On-premises to cloud migration projects are complex. The upheaval often requires intense reengineering of processes and applications, taking into consideration a company’s budget, employee knowledge and timeline. The IBM CIO Sales Incentive Systems (SIS) team embarked on a journey to do just that.
The SIS team manages the systems that pay commissions to IBM sales professionals, which involves a lot of moving parts and working with vast quantities of data. The team oversees high-stakes data input covering financial data, employee data and commission payment data from 103 countries.
“The SIS team’s mission is to pay IBM’s sales teams accurately, on time and securely,” explains Andrew Baines, Leader, CIO Sales Incentive Systems at IBM. “We have very rigorous financial and payroll-driven deadlines, and we must maintain accuracy.”
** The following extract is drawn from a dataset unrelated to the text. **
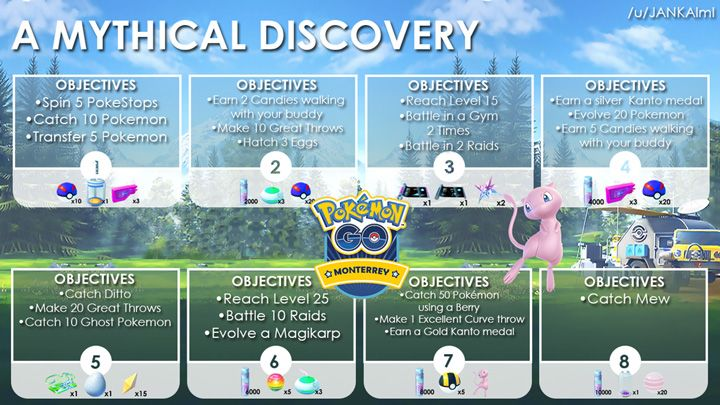 Pokemon Go Special Research Rewards Pokemon Go Pokemon Mythical Pokemon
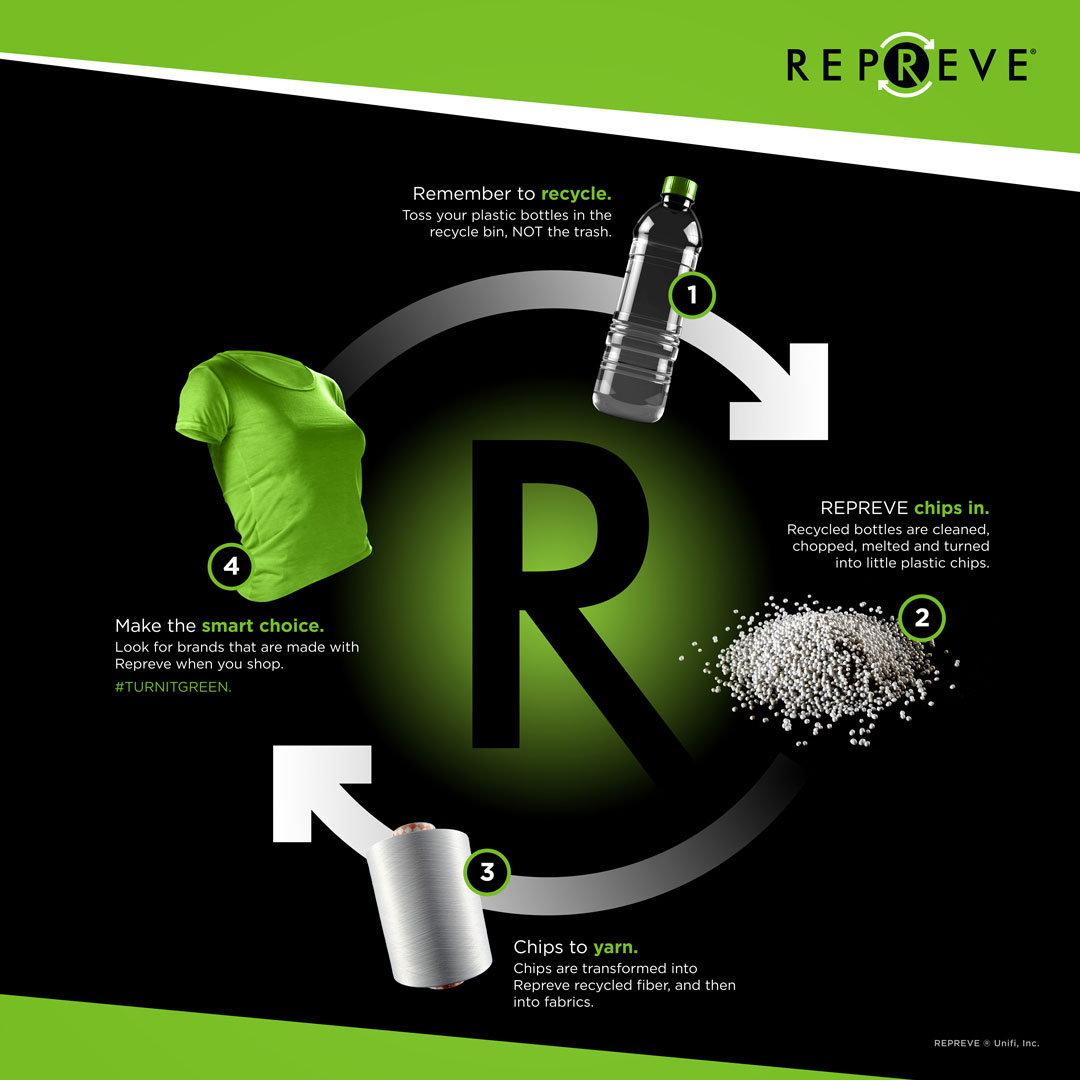 Recycling Process Graphic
Charges dropped by as much as USD 200,000 per month
Effort spent running jobs and platform maintenance is now >50% less
The infrastructure SIS was running its environment on consisted of large multi-technology on-premises hardware installations out of Dallas, Texas, and Boulder, Colorado. The team recently found that its traditional batch architecture and ever-increasing workload couldn’t keep pace with business needs. It would require a new platform that could match up to the on-premises hardware, sustain the large volumes and high processing demands of large batches of data and not buckle under the load. Difficulties also unfolded when finding and hiring the right skilled developers to maintain the prior systems.
“When we were hosted on premises, we had the parallelism we wanted, but it was getting expensive. It was a vertically-scaled environment and required significant downtimes for maintenance,” says Kapil Jadon, IBM CIO Sales and Marketing Platform Leader. “Whenever our load increased, we had to take outages to scale our resources vertically and that was unacceptable. With the number of tight deadlines that we have for our application, it was always a showstopper for us.”
With so much data to store, transform and manage, the SIS team began researching how to reengineer its solution to be more event-driven. As a result, the group evaluated the opportunity to iteratively replace the system and move to IBM Cloud®. SIS was prepared to do a lot of heavy lifting as moving the existing workload to a cloud environment would be no simple task. With increasing business need, there would be a need to engineer a scalable, industrial-strength solution with capabilities greater than the traditional solution, coupled with the need to run the application on a hybrid platform on its way to the cloud.
One of the goals was to create a platform that would enable developers to work with data across environments seamlessly. The SIS team had large traditional batch applications that needed to be reengineered over time, so the new solution needed a scalable hybrid cloud platform.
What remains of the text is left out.